*** Opening Document passage ***
Spring Snow (春の雪, Haru no Yuki) is a novel by Yukio Mishima, the first in his Sea of Fertility tetralogy. It was published serially in Shinchō from 1965 to 1967, and then in book form in 1969. Mishima did extensive research, including visits to Enshō-ji in Nara, to prepare for the novel.

==Plot==
The novel is set in the early years of the Taishō period with the reign of the Emperor Taishō, and is about the relationship between Kiyoaki Matsugae, the son of a rising up and coming rich family, and Satoko Ayakura, the daughter of an aristocratic family fallen on hard times. Shigekuni Honda, a schoolfriend of Kiyoaki's, is the main witness to the events. The novel's themes centre on the conflicts in Japanese society caused by westernization in the early 20th century.

The main action stretches from October 1912 to March 1914. Kiyoaki's family originated in Kagoshima, where his dead grandfather, the former Marquis, is still revered. The family now lives in grand style near Tokyo, with wealth acquired very recently.

===Kiyoaki's world===
The novel opens with images from Kiyoaki's childhood, in the years after the Russo-Japanese War: including a torchlight procession witnessed by Honda, a photograph of memorial services at Tokuri-ji on 26 June 1904, a lyrical description of the Matsugae estate near Shibuya, a visit by Emperor Meiji, and an account of Kiyoaki's role as a page for Princess Kasuga during New Year's Festivities at the Imperial Palace. We are introduced to his mother, Tsujiko, and grandmother, to Shigeyuki Iinuma, his tutor, and to the serious Honda, a friend from the Peers School.

On Sunday, 27 October 1912, the 18-year-old Kiyoaki and Honda are talking on an island in the ornamental lake on the estate when they see Kiyoaki's mother, her maids, and two guests: Satoko Ayakura, the 20-year-old daughter of a count, and her great-aunt, the Abbess of Gesshu. The Ayakura family is one of twenty-eight of the rank of Urin, and they live in Azabu. Kiyoaki is aware that Satoko has a crush on him, and pretends indifference to her. Shortly after they all meet, there is a bad omen: they see a dead black dog at the top of a high waterfall. The Abbess offers to pray for it. Satoko insists on picking flowers for the dog with Kiyoaki. While Satoko is alone with Kiyoaki, she blurts out: "Kiyo, what would you do if all of a sudden I weren't here any more?" He is discomfited by the inexplicable question, and resents the fact that she has startled him with it.

Back at the house, the Abbess delivers a sermon on the doctrine of Yuishiki or the consciousness-only theory of Hosso Buddhism, telling the parable of Yuan Hsiao, the man who, in pitch darkness, drank from a skull by accident. She argues the significance of an object is bestowed by the observer.
*** Closing Document passage ***
> [List of tasks]
[a] Condense the paragraph of the Spring Snow article that begins "The main action stretches" into fewer words, keeping its main facts.
[b] Please reproduce the Spring Snow article word for word, starting at "On Sunday, 27" and ending at "him with it.".
The entries that follow the Spring Snow article are not needed for any task.
*** Opening Data for review ***
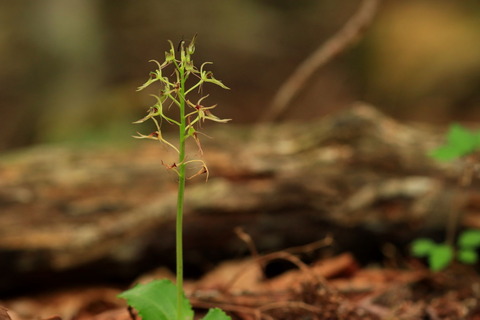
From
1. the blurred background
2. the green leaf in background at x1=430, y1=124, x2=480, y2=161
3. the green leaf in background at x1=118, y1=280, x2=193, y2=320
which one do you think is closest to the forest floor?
the green leaf in background at x1=118, y1=280, x2=193, y2=320

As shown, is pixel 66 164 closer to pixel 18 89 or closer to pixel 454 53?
pixel 18 89

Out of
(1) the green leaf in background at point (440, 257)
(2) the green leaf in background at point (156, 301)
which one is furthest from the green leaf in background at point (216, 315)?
(1) the green leaf in background at point (440, 257)

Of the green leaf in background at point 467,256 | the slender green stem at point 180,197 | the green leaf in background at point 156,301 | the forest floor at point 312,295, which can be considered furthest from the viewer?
the green leaf in background at point 467,256

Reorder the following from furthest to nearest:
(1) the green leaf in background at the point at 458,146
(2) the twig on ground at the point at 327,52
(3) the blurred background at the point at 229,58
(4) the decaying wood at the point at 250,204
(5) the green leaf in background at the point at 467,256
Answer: (3) the blurred background at the point at 229,58 < (2) the twig on ground at the point at 327,52 < (4) the decaying wood at the point at 250,204 < (5) the green leaf in background at the point at 467,256 < (1) the green leaf in background at the point at 458,146

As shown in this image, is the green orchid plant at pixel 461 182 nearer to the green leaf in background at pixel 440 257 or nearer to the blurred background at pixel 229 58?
the green leaf in background at pixel 440 257

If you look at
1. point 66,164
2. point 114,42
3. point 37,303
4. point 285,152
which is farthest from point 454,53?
point 37,303

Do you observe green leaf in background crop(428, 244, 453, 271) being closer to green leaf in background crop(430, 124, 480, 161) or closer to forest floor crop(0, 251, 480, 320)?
forest floor crop(0, 251, 480, 320)

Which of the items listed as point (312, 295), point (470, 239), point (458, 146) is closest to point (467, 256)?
point (470, 239)
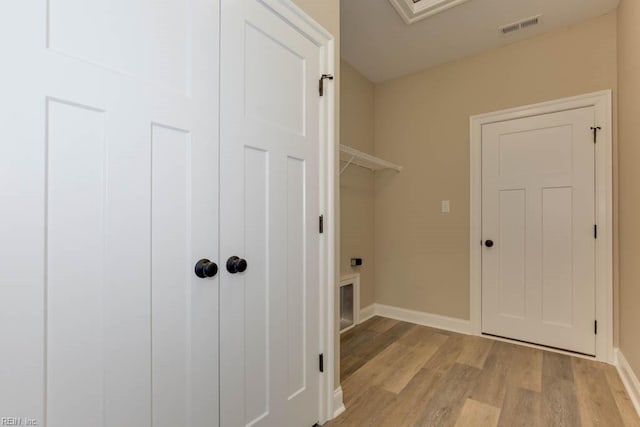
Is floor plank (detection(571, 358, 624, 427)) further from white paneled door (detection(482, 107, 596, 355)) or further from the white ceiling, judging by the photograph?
the white ceiling

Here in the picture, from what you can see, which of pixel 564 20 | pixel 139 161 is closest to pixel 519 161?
pixel 564 20

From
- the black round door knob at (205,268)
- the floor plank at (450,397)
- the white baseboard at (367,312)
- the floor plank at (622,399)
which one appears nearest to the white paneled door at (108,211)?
the black round door knob at (205,268)

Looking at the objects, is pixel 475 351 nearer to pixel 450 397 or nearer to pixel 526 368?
pixel 526 368

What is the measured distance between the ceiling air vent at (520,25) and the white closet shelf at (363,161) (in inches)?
58.9

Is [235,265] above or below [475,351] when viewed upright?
above

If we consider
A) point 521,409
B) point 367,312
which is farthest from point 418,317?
point 521,409

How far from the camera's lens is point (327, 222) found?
5.60ft

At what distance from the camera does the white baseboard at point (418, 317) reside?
9.95ft

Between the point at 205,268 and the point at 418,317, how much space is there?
281 centimetres

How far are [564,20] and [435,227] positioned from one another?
2.04 m

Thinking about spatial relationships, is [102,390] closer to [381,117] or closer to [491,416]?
[491,416]

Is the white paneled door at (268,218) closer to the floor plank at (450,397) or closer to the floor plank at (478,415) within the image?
the floor plank at (450,397)

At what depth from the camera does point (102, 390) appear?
854 millimetres

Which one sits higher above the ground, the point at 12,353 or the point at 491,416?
the point at 12,353
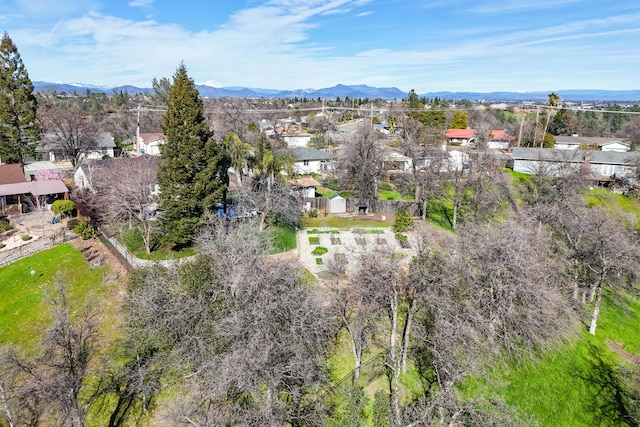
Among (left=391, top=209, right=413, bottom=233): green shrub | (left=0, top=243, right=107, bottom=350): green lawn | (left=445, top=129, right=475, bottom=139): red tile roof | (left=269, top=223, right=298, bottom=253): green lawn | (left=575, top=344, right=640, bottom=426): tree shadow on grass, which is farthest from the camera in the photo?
(left=445, top=129, right=475, bottom=139): red tile roof

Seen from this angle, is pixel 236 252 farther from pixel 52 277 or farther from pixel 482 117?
pixel 482 117

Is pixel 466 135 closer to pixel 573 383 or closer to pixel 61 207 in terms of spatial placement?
pixel 573 383

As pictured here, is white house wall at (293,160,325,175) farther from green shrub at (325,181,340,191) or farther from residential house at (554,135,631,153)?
residential house at (554,135,631,153)

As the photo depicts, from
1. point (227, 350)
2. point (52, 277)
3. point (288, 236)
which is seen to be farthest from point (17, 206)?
point (227, 350)

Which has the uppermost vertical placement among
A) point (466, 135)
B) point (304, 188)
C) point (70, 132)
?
point (70, 132)

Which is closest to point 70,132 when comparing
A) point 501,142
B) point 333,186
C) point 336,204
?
point 333,186

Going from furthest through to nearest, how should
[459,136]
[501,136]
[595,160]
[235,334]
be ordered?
[501,136]
[459,136]
[595,160]
[235,334]

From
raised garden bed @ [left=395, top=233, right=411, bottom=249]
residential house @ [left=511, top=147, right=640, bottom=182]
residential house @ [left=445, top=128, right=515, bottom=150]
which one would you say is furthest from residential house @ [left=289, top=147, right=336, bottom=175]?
residential house @ [left=445, top=128, right=515, bottom=150]
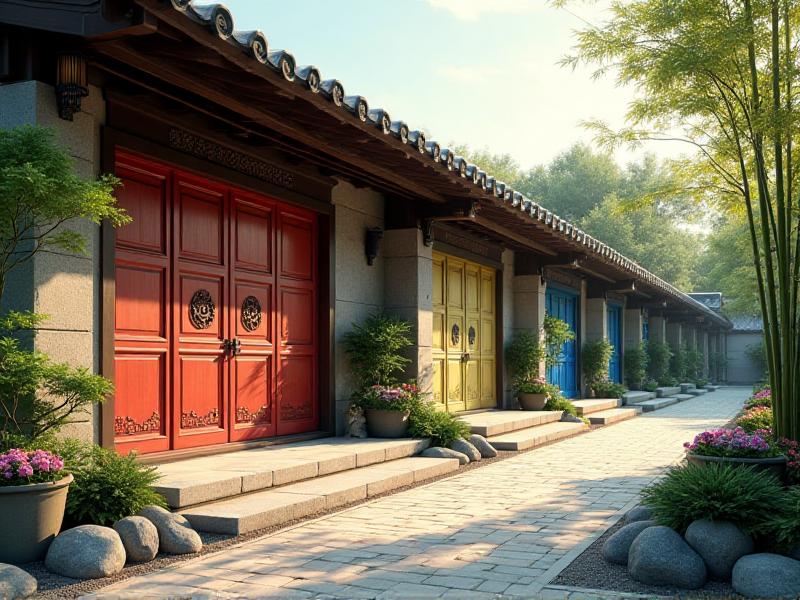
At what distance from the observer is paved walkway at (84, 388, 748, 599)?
4.43 meters

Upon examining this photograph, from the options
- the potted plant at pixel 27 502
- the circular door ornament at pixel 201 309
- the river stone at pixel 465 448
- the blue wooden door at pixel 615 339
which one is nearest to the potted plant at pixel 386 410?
the river stone at pixel 465 448

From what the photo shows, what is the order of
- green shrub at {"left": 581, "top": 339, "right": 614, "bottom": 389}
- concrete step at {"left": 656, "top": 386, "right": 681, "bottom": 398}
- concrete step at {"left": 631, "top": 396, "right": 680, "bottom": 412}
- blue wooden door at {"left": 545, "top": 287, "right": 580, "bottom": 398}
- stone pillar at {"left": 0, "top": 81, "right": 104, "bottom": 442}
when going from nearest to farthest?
stone pillar at {"left": 0, "top": 81, "right": 104, "bottom": 442}
blue wooden door at {"left": 545, "top": 287, "right": 580, "bottom": 398}
green shrub at {"left": 581, "top": 339, "right": 614, "bottom": 389}
concrete step at {"left": 631, "top": 396, "right": 680, "bottom": 412}
concrete step at {"left": 656, "top": 386, "right": 681, "bottom": 398}

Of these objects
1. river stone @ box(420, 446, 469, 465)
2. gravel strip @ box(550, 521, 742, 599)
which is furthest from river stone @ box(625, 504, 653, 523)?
river stone @ box(420, 446, 469, 465)

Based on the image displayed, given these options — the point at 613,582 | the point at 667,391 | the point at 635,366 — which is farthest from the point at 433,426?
the point at 667,391

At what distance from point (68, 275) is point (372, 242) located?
479cm

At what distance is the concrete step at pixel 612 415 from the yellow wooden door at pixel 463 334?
2328 millimetres

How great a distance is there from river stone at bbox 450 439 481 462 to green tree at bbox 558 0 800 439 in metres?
3.70

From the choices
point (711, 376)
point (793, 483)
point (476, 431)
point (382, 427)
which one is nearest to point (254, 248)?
point (382, 427)

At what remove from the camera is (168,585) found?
4.44 m

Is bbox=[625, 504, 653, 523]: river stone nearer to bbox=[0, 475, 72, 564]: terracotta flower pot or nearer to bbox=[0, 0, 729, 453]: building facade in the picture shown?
bbox=[0, 475, 72, 564]: terracotta flower pot

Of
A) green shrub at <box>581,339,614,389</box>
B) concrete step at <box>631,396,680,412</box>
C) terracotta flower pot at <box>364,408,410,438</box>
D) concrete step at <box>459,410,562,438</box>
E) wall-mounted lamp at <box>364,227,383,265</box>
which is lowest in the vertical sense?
concrete step at <box>631,396,680,412</box>

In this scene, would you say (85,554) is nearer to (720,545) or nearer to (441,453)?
(720,545)

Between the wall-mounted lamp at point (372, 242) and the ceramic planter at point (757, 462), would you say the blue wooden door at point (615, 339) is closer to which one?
the wall-mounted lamp at point (372, 242)

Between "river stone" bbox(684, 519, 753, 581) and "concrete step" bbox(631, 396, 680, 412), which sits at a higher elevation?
"river stone" bbox(684, 519, 753, 581)
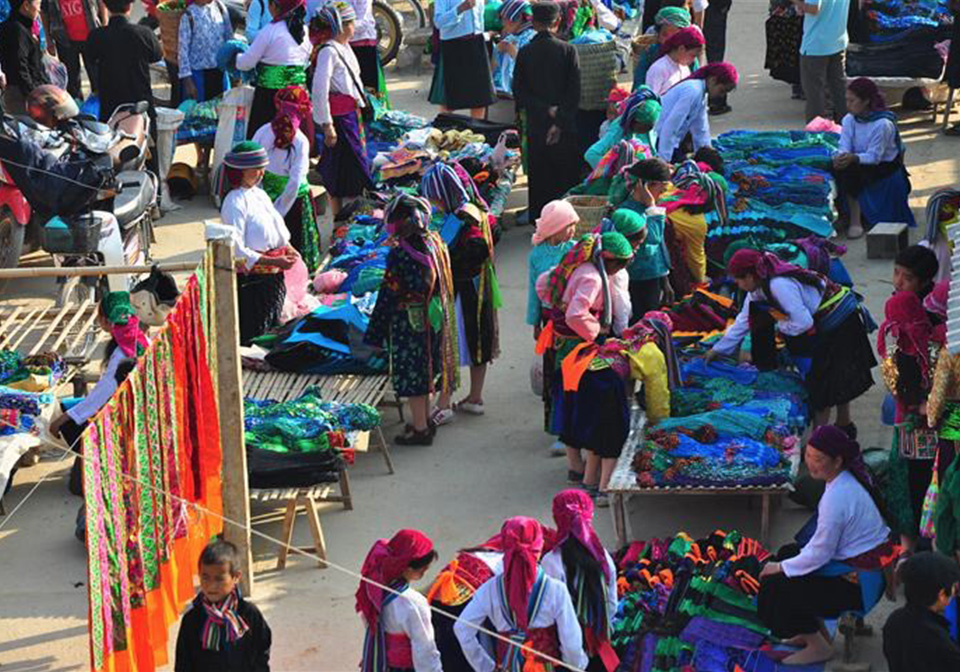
*** Closing Data for review ***
> [Task answers]
[a] The main action runs from October 1912 to March 1914. Kiyoaki's family comes from Kagoshima, where his late grandfather, the former Marquis, is still revered, and now lives in grand style near Tokyo on recently acquired wealth.

[b]
On Sunday, 27 October 1912, the 18-year-old Kiyoaki and Honda are talking on an island in the ornamental lake on the estate when they see Kiyoaki's mother, her maids, and two guests: Satoko Ayakura, the 20-year-old daughter of a count, and her great-aunt, the Abbess of Gesshu. The Ayakura family is one of twenty-eight of the rank of Urin, and they live in Azabu. Kiyoaki is aware that Satoko has a crush on him, and pretends indifference to her. Shortly after they all meet, there is a bad omen: they see a dead black dog at the top of a high waterfall. The Abbess offers to pray for it. Satoko insists on picking flowers for the dog with Kiyoaki. While Satoko is alone with Kiyoaki, she blurts out: "Kiyo, what would you do if all of a sudden I weren't here any more?" He is discomfited by the inexplicable question, and resents the fact that she has startled him with it.